— PROBLEM TO SOLVE —
Leave out the pictures and copy the remaining records exactly.
++++++++
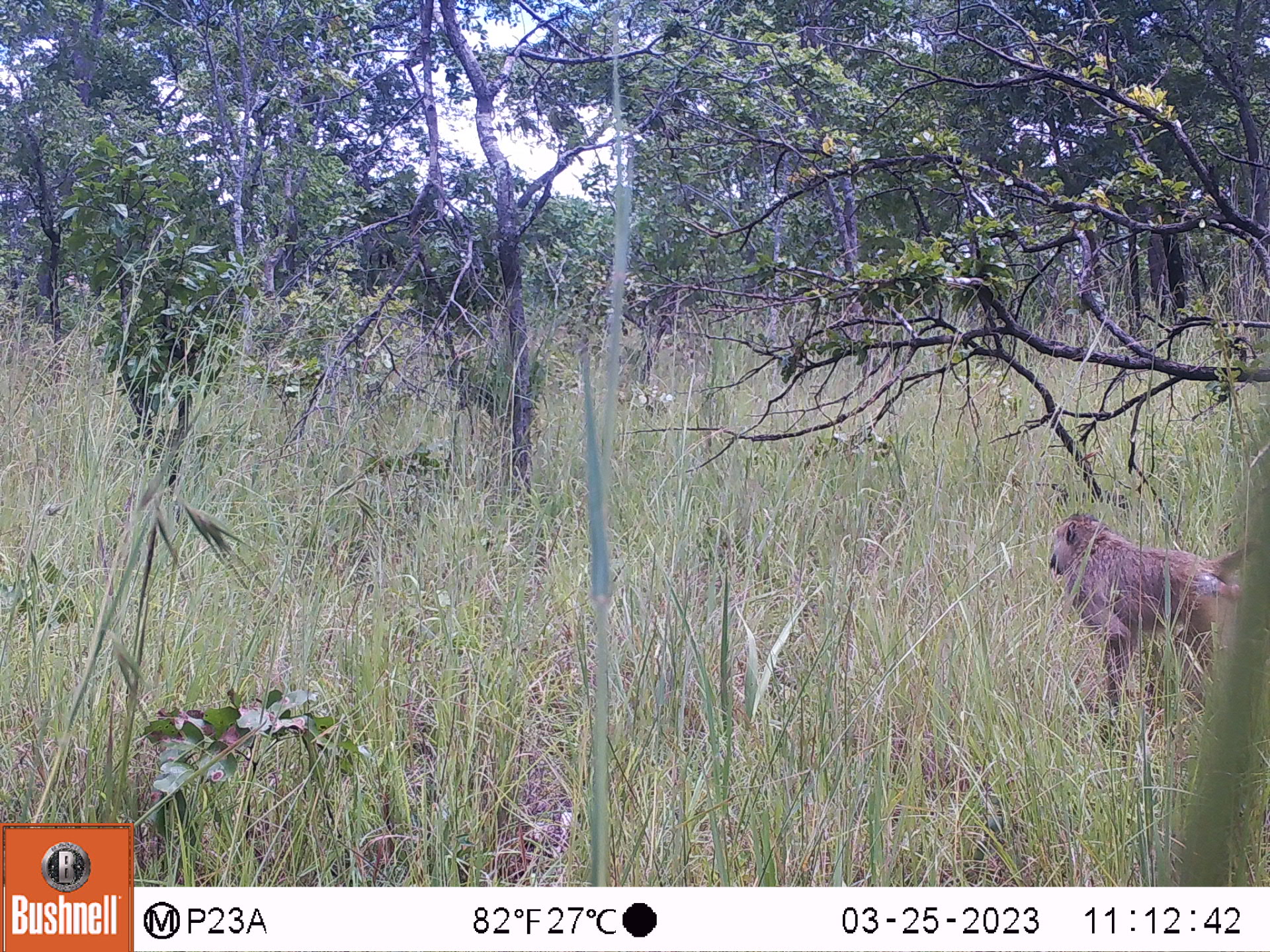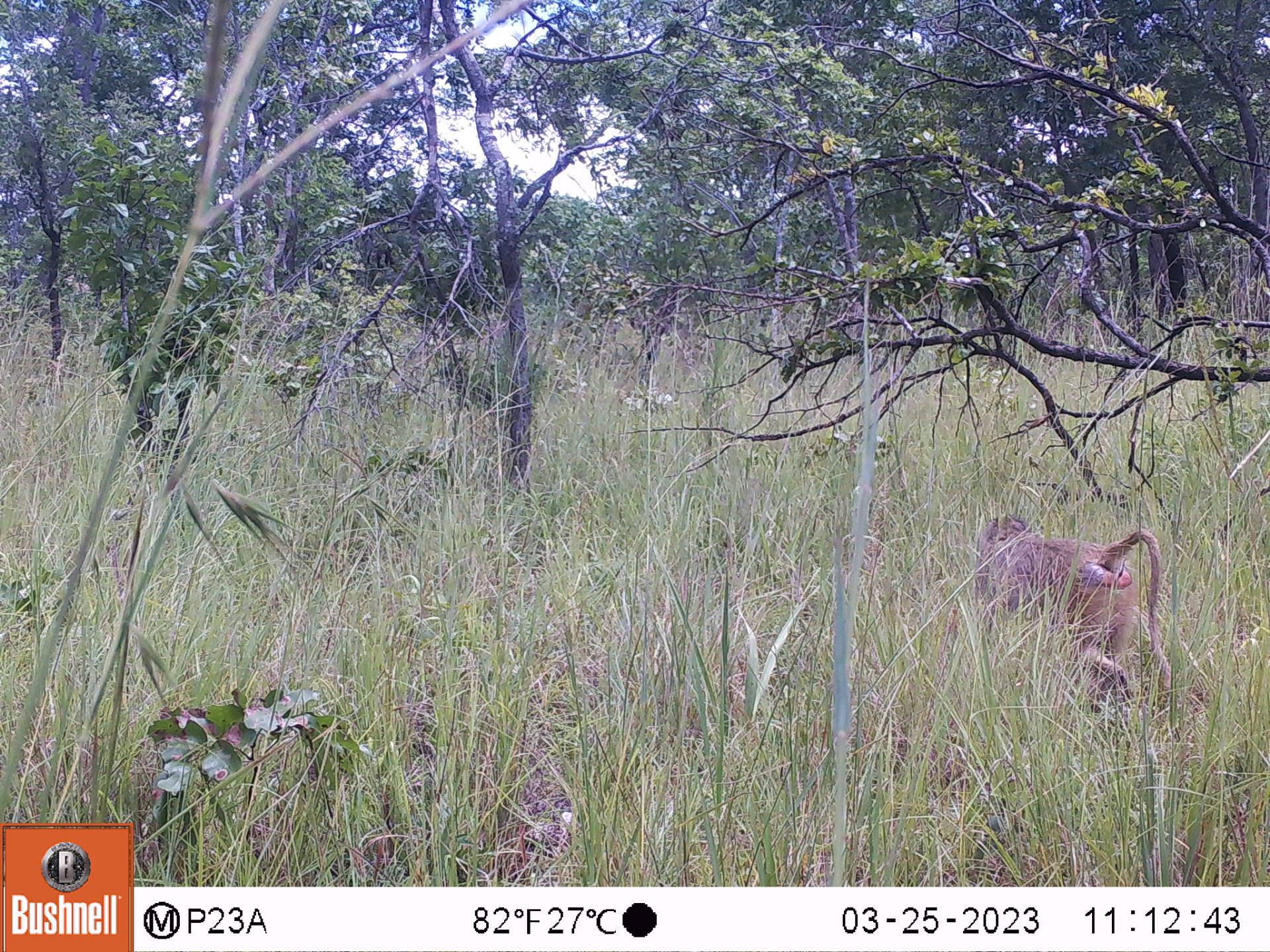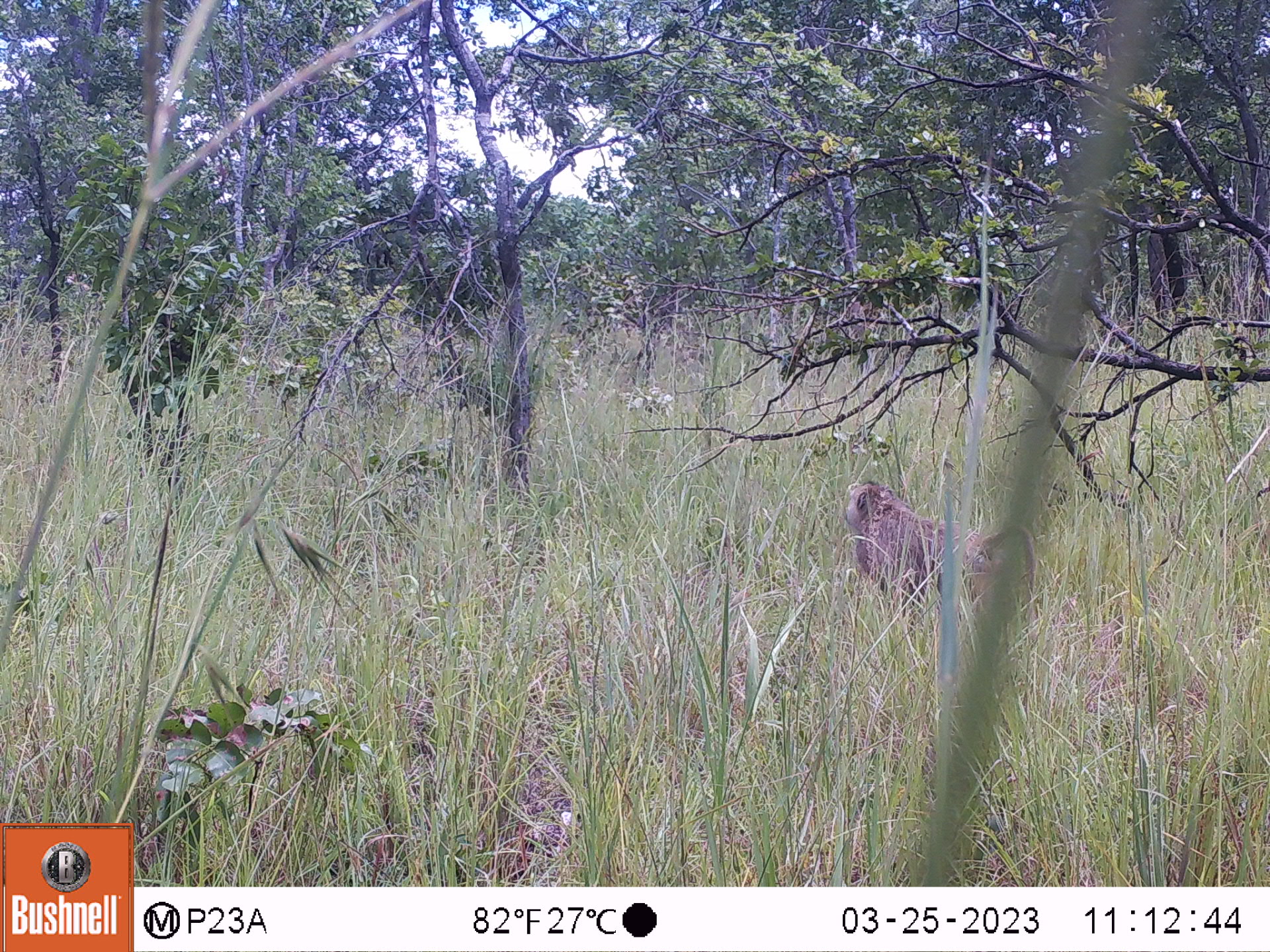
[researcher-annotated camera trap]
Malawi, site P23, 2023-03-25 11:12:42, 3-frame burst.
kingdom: Animalia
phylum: Chordata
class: Mammalia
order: Primates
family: Cercopithecidae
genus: Papio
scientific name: Papio cynocephalus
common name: yellow baboon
Yellow baboon (Papio cynocephalus), count 1.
++++++++
— COMPLETED TASK —
[researcher-annotated camera trap]
Malawi, site P23, 2023-03-25 11:12:42, 3-frame burst.
kingdom: Animalia
phylum: Chordata
class: Mammalia
order: Primates
family: Cercopithecidae
genus: Papio
scientific name: Papio cynocephalus
common name: yellow baboon
Yellow baboon (Papio cynocephalus), count 1.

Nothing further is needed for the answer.